= Accessory muscle =

Rare anatomic duplication of a muscle

An accessory muscle is a relatively rare anatomical variation where duplication of a muscle may appear anywhere in the muscular system. Treatment is not indicated unless the accessory muscle interferes with normal function.

==Examples==
Examples are the accessory soleus muscle in the calf or ankle, the extensor digitorum brevis manus in the hand and epitrochleoanconeus muscle of the upper arm.

Additional examples in the hand include Flexor carpi radialis brevis which can compress the anterior interosseous nerve. Also see palmaris profundus muscle.

On the extensor side:
extensor digitorum brevis manus,
extensor carpi radialis intermedius,
extensor medii proprius muscle

Accessory muscles of the anterior thoracic wall include the sternalis muscle, the axillary arch (Langer's), variations of pectoralis major such as the pectoralis minimus, pectoralis quartus, and pectoralis intermedius, the chondrocoracoideus and chondrofascialis. The whole pectoral region is subject to a high degree of variability. The pectoralis major or pectoralis minor may be absent, or in some cases the pectoralis major may be doubled. Other variants noted in this region are the chondroepitrochleas originating in one or more ribs, or directly from the pectoralis major; the costocoracoideus from the 6th to 8th ribs, and a chondrocoracoideus and another variant of this waiting to be named. Most of these accessory muscles are implicated in neurovascular compression. Of clinical use the newly described chondrocoracoideus has potential for use in reconstructive surgery.

━━━━━━━━

WORK INSTRUCTIONS:
(1) List the muscles that the article on accessory muscles gives under the words "On the extensor side:".
(2) Extend the article on accessory muscles with new text that follows on from its final sentence.

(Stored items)
━━━━━━━━

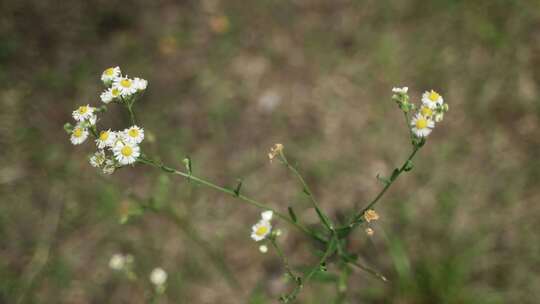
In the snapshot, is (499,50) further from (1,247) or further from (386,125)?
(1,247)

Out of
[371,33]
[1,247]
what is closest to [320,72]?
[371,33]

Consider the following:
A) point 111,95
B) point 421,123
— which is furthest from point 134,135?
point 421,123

━━━━━━━━

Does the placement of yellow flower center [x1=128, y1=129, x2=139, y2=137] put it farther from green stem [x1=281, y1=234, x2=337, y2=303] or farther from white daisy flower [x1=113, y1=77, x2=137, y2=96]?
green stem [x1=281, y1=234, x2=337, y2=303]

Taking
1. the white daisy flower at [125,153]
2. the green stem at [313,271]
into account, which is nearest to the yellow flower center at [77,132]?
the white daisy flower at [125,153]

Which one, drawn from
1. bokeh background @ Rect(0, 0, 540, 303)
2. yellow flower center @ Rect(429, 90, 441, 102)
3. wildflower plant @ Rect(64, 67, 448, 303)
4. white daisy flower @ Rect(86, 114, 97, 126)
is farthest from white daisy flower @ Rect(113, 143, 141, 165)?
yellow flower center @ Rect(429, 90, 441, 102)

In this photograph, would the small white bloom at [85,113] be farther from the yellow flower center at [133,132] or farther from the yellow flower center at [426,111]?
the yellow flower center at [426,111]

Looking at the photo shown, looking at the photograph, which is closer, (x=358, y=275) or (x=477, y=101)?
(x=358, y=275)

━━━━━━━━

RESPONSES BY TASK:
(1) Extensor digitorum brevis manus, extensor carpi radialis intermedius, extensor medii proprius muscle

(2)
Axillary accessory muscles may be encountered in axillary lymph node removal, the awareness of which could avoid complications.

An accessory muscle can also refer to a muscle that is not primarily responsible for movement but does provide assistance. Examples of such muscles are the accessory muscles of respiration where the sternocleidomastoid and the scalene muscles (anterior, middle and posterior scalene) are typically considered accessory muscles of respiration.